(Stored entries)
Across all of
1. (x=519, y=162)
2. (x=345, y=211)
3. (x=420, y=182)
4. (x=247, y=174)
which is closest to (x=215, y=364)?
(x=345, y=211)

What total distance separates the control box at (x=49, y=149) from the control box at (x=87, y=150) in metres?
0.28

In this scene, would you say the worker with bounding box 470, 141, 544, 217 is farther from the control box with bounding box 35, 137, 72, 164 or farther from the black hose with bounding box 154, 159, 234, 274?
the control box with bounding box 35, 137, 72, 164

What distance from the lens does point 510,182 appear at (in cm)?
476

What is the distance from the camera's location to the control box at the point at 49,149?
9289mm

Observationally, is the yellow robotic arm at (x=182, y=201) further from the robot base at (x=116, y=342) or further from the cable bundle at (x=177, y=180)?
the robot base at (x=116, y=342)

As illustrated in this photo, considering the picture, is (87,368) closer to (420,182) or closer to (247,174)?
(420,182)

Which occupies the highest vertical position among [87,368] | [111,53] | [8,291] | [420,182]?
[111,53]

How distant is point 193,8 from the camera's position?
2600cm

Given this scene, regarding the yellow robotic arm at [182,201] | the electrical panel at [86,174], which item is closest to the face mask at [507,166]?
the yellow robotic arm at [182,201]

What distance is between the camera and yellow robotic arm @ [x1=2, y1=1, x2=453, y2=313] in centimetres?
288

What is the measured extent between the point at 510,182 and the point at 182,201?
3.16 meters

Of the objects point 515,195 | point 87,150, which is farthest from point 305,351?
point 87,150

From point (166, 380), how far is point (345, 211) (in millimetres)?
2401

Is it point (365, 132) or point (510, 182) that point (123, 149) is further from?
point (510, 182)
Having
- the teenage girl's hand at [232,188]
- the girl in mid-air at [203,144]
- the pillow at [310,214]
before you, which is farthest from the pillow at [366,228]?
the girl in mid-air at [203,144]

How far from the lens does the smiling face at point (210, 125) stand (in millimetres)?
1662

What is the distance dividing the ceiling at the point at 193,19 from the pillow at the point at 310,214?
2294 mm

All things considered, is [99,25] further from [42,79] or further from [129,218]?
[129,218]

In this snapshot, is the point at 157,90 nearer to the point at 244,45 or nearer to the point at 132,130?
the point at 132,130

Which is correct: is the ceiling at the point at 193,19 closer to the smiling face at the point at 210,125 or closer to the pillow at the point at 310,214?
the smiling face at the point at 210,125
--
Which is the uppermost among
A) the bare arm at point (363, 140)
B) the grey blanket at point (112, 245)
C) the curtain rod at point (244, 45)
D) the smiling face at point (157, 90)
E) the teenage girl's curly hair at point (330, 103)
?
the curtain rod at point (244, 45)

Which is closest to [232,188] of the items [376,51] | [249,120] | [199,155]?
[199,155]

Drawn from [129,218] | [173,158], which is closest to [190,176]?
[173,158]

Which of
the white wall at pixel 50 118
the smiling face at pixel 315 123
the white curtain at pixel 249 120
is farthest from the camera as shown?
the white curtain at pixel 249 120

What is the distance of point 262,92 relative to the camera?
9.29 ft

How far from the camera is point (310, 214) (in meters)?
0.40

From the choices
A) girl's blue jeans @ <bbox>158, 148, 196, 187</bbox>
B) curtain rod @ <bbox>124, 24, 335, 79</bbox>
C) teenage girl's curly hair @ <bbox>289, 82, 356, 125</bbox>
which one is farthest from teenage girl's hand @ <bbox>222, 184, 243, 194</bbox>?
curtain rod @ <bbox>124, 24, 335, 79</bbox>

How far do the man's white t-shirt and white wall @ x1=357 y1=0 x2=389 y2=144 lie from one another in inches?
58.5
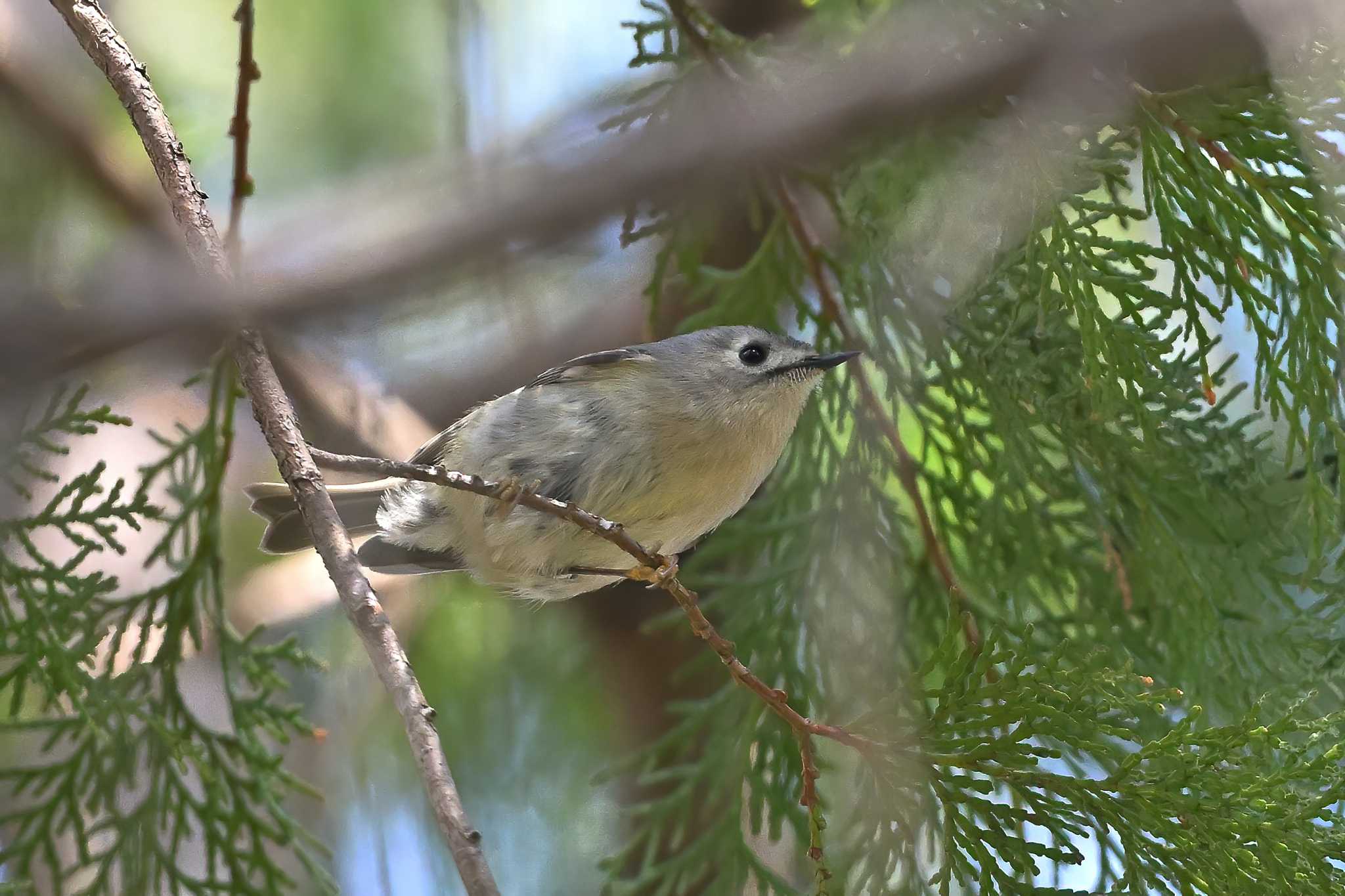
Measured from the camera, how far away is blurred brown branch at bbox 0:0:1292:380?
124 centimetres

▶ INSTRUCTION:
State how many lines of the records above contain the string "bounding". Respond with the number alone.

▶ THE RESULT:
2